##### 検討用本文

新型コロナウイルス(COVID-19)の影響が日に日に広まっています。4月7日に発令された緊急事態宣言も後押しとなり、さらに多くの企業、組織が在宅勤務への切り替えを進めています。
オフィスなど固定された場所を前提に設計された働き方、生産性や安全性の確保など、さまざまな準備が必要で、多くの組織の方が“寝耳に水”と感じながら、新しい働き方への対応を進めていることと思います。「Dropbox Business」を対策に活用いただいているユーザーからも、その対応や準備に苦労しているときいています。
“はじめの一歩”をご紹介した前回に引き続き、今回は、その中でも重要な要素となる、在宅勤務を含むリモートワーク時のセキュリティについてご紹介します。
物理セキュリティに投資か、デジタルで管理するか
「セキュリティ」と一言で言っても、分野は非常に幅広いです。従業員や関係者を被害から守るためのオフィスの耐震性強化、不審者の侵入を防ぐといった物理的な側面も考慮する必要があります。PCや書類の盗難、火災などの消失という危険性への対応も必要となるでしょう。
在宅勤務においてもこれらの危険性は無視できない問題です。当然、火災や盗難に対しては個々人が常日頃から気をつけているところですので、一定の信頼ができるとしても、情報セキュリティについて一定の基準を設けて従業員に徹底するといった事例は、まだ多くは耳にしません。

##########

◆ 課題
本文によると、緊急事態宣言が発令された日付はいつか答えなさい。

##### データ抜粋

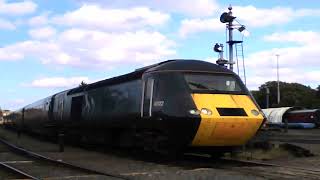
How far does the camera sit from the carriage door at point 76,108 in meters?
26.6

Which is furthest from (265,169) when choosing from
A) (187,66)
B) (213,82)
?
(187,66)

##########
##### データ抜粋

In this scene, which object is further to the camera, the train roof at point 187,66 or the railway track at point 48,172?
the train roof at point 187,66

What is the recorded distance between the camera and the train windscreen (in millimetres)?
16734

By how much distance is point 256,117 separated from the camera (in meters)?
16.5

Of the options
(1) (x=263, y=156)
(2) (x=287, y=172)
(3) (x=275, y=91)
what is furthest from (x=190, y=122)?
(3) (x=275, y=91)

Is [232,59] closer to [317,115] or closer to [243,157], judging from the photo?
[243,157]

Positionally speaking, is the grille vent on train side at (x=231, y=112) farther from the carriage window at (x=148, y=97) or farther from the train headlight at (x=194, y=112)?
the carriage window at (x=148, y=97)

##########
##### データ抜粋

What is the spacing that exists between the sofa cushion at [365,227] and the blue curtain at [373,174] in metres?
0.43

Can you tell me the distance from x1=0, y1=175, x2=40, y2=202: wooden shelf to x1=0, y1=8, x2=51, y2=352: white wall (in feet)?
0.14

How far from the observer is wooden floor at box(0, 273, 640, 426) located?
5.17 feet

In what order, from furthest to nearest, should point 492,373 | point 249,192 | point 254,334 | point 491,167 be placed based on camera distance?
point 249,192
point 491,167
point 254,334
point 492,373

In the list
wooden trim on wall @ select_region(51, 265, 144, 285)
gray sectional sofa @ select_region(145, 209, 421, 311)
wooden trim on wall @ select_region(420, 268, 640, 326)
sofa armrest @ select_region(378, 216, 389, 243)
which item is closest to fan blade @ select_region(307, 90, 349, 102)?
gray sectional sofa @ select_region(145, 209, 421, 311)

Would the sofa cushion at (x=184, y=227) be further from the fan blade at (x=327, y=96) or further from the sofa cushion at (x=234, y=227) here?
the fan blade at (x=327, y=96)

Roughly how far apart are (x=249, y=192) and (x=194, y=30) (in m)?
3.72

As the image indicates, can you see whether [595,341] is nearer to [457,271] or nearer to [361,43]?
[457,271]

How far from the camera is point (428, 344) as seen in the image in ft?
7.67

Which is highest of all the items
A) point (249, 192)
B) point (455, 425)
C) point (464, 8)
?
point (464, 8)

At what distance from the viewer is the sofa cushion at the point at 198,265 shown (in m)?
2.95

##########

◆ 解答欄
4月7日